Delayed update on CPU #1170

ye-luo · 2018-11-25T21:29:27Z

Closes #1152
This feature can be enabled with all the QMC methods implemented in QMCPACK
via <slaterdeterminant delay_rank="32">

Manual, unit test and integration tests are added. The manual needs further update to add references.

Performance tests are set with delay_rank="32". Currently the input files are generated on the fly.
If they needed to be stored in the repo, I will add them after the review in order to reduce the amount of files.

Fix VMC and DMC TODO fix RMC and CorrelatedSampling.

Options: -d -n num_els -k delay -i iteration

prckent

Thank you.

Some quick and incomplete feedback:

Structs with functionality should be classes
Code disabled behind preprocessor macros should be either unified behind an DELAYED_DEBUG setting or removed. ( We should have a note in the coding standards about this. )
~~Tests should include delays that are not a factor of the electron count.~~ EDIT: I see this is done. Perhaps a delay of 3 so that there are 2 updates and one partial in the diamond 2x2x1 case?
The documentation should reference the delayed update and Fahy papers, where mentioned. There is also a statement that the delay should be a multiple of the SIMD length; I think this is only a performance recommendation.
I am not keen on increasing the number of codes in Sandbox. These are undocumented and a bit of a wasteland. We might discuss a better location. Is this a utility that could be run to assess the delay?

ye-luo · 2018-11-26T14:40:51Z

Will do. I will be more strict on public/private.
Could you comment in-source? I'm confused about which macro you refer to.
The diamond test has 8 electrons in each spin and the delay was made 5.
Will do.
Yes. It can be used to access the delay. However, it is not recommended for users because it cannot accurately reflect the code performance due to the lack of SPO evaluation. When it is moved to miniQMC, it will be a useful tool. Its setting is consistent with the other code in the Sandbox. I prefer leaving it in Sandbox.
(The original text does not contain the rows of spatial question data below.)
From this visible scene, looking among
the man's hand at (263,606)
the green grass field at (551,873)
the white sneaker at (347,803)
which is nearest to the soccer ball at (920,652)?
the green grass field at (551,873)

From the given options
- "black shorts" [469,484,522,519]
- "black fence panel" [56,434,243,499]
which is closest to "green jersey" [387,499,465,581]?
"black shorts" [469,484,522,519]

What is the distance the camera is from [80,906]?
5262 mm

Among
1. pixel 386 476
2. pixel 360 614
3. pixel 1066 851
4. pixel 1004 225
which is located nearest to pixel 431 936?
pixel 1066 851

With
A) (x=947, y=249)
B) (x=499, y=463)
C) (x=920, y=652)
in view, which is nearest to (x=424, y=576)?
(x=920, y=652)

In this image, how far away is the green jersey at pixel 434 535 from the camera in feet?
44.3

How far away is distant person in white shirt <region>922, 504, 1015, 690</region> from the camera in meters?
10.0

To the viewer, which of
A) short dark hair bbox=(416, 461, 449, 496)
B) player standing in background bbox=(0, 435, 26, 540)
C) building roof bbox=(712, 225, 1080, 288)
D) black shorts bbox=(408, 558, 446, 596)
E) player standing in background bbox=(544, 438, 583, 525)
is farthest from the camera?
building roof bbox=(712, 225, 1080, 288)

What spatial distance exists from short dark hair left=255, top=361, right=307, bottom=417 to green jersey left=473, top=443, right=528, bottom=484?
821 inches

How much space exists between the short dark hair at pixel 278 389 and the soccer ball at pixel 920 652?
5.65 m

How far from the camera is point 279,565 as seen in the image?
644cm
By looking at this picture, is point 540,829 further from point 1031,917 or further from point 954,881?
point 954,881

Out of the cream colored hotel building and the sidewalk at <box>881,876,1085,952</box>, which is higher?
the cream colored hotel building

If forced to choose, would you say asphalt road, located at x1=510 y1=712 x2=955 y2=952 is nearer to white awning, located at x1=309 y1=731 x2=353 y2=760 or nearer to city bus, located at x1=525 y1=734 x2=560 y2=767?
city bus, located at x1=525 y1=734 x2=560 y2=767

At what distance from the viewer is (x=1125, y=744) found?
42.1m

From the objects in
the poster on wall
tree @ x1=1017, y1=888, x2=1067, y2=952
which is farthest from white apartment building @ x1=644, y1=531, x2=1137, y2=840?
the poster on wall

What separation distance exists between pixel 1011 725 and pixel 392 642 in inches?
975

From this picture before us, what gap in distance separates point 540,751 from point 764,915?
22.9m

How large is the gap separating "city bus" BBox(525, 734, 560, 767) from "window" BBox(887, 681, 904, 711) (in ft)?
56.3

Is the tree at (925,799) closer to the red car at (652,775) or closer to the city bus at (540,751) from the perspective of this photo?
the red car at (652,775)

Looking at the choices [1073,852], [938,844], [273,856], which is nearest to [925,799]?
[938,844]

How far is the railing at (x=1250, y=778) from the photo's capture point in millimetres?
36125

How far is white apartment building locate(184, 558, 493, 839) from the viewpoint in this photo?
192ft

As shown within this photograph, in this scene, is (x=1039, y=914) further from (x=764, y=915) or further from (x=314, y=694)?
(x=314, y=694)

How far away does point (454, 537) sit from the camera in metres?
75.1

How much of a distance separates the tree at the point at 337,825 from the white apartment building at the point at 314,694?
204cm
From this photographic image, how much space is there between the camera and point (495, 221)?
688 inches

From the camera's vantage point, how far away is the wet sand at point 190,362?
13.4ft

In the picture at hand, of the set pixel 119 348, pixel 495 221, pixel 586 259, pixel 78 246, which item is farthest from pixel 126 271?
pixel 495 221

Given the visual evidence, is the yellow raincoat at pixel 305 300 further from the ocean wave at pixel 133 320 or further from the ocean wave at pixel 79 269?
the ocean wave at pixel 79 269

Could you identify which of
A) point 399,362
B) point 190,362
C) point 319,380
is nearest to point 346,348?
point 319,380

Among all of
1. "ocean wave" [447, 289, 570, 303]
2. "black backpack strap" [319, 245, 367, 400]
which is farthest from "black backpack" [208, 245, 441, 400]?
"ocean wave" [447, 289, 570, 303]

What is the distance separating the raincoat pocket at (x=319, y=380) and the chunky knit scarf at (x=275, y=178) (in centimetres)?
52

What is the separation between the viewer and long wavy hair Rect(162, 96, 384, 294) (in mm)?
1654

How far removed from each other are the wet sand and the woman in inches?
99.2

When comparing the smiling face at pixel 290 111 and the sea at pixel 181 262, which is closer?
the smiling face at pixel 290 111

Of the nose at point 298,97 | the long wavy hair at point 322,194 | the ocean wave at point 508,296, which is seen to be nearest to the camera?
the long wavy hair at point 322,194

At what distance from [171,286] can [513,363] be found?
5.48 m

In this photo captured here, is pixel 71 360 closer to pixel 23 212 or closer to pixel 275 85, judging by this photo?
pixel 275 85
markdewing · 2018-11-26T17:16:54Z

src/QMCWaveFunctions/Fermion/SlaterDetBuilder.cpp

-  adet->set(firstIndex,lastIndex-firstIndex);
+  if( delay_rank<=0 || delay_rank>lastIndex-firstIndex )
+  {
+    APP_ABORT("SlaterDetBuilder::putDeterminant delay_rank must be positive and no larger than the electron count within a determinant!\n");


The error message should print the values of delay_rank and lastIndex-firstIndex.

PDoakORNL · 2018-11-27T15:26:32Z

I do not want approve this until your delayed update work is hidden by an abstraction that preserves the previous functionality. Am I missing that, at first read I just see Dirac determinant that now works differently it doesn't look like I can retrieve row update behavior. I can not A/B the two different methods for the same commit. A feature completely replacing a previous feature should demonstrate identical or better test compliance on the same commit. The old feature can then be removed if necessary.

Work like this should be behind a feature switch preserving exisiting implementation and merged several times a week, this will allow other work to be done and force the new feature to sync with other work done in the codebase instead of motivating developers to block other work.

ye-luo · 2018-11-27T15:33:12Z

The previous rank-1 is within this implementation. it is IDENTICAL to the old code if rank_delay=1. There is no need to have two implementation if one can do both work. All the existing unit tests are still valid and rank_delay>1 unit test is also added.

prckent · 2018-11-27T16:38:16Z

Comments focus on making DelayedUpdate more accessible to our future selves:

Doxygen comments needed for all functions in DelayedUpdate.h
Describe all variables in the state machine in DelayedUpdate.h
Describe how the state machine works in DelayedUpdate.h (in the description of one of the functions would be fine)
Is there a tested reason for the large functions with inline hints in DelayedUpdate.h? The moment these are non-trivial in size or have function calls such as BLAS, they should probably be in a .cpp. We do this a lot across the application.
Add comments about the logic in DelayedUpdate.h. e.g. What does delay_count=0 mean/do?
Please can you comment the unit test. How are delays checked? (The obvious thing to do here is update one set of matrices rank 1 and another with a delay, and check the ratios, gradients etc.)
set should be called something more descriptive. e.g. resetFirstParticleAndDelay
This looks to be direct translation of Tyler's algorithm+implementation (great). Any sneaky extra tricks for efficiency not in that paper should be highlighted.

More general Q:

Do we ever resize a determinant in the entire application? (Not relevant for this PR, but it is extra complexity that might not be used.)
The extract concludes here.